I just had a conversation with someone who is frustrated that they keep getting sick and it got me thinking about aging and what happens to our immune system.
Being a scientist, I like to complicate things (although not as much as Darcy) and of course all scientists love their jargon, so I am going to introduce you to a couple of words/concepts that help explain what happens to our immunity as we age.
- Immunosenescence - wow, what an awful word, it’s so bad, it makes me laugh (only a scientist eh) – but to break it down, when a plant is in senescence it starts to lose its leaves (and sometimes die, but let’s not focus on that). Similarly for us, when our immune system is in senescence –“immunosenecence” - we experience a reduced ability to fight new infections because age has reduced our innate and adaptive immune systems (read more about innate and adaptive immunity here).
- Inflammaging – yes, another ripper of a word – the chronic low-grade inflammation that we experience as we age is termed “inflamm-aging” and is associated with immunosenescence! Basically, our bodies have a reduced ability to cope with the inflammatory triggers that we throw at them (poor diet, stress, poor sleep and infections) and can move to a chronically inflamed state. In aging, we also experience increased production of pro-inflammatory cytokines, acute phase proteins, and oxidative stressors. All of this leads to more chronic inflammation which makes us more susceptible to being sick (read more here).
Ok, so are you experiencing immunosenescence and inflammaging? Here’s what you can do!
1. Eat a healthy diet. Eat mostly anti-inflammatory foods which are rich in antioxidants and high in plant polyphenols, such as fruits, vegetables, whole grains, nuts, and fatty fish (like salmon). Cut down on processed foods, sugary beverages and alcohol. These can contribute to inflammation. Choose healthy fats like those found in olive oil, avocados, and nuts. More and more data are showing we should avoid many of the highly processed seed oils, like canola, soyabean and palm – sadly, it seems a rule of thumb is the more expensive the oil, the healthier!

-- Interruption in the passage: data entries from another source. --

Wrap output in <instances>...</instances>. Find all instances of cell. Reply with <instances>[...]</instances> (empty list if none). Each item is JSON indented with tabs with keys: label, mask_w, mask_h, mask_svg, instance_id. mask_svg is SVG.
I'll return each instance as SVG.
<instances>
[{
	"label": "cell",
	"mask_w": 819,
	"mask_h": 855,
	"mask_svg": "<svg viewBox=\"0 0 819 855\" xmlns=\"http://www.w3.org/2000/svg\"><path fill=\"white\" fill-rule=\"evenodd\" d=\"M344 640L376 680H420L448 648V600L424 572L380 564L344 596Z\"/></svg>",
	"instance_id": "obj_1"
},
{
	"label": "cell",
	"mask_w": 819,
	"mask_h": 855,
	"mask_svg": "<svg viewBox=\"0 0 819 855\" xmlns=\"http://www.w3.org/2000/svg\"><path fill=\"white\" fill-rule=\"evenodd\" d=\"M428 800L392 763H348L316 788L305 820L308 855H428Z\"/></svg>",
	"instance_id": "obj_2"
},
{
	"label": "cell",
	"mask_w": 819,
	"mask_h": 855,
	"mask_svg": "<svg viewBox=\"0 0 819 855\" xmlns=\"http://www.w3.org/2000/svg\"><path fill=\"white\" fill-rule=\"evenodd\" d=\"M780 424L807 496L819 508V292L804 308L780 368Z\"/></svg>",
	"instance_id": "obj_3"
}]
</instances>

2. Regular exercise. Engage in regular physical activity. Exercise has been shown to have anti-inflammatory effects on the body.
3. Maintain a healthy weight. Obesity is linked to chronic inflammation. Maintaining a healthy weight through diet and exercise can help reduce inflammation. Have a listen to our latest podcast with Dr Paul Kolodzik about metabolism and health if you want some inspiration (Listen here Episode 25).
4. Manage stress. Chronic stress can contribute to inflammation. Practice stress-reducing activities such as meditation, yoga, deep breathing, or hobbies you enjoy like gardening, walking or reading.
5. Adequate sleep. Aim for 7-9 hours of quality sleep each night. Poor sleep patterns can increase inflammation.
6. Stay hydrated. Drink plenty of water throughout the day. Proper hydration is essential for overall bodily functions, including an active immune system.
7. Avoid smoking and excessive alcohol. Smoking and excessive alcohol consumption can increase inflammation. Limit alcohol intake to moderate levels – or even better, none at all - I know, fun-police right?
8. Maintain strong social connections. Positive social interactions can reduce stress and inflammation.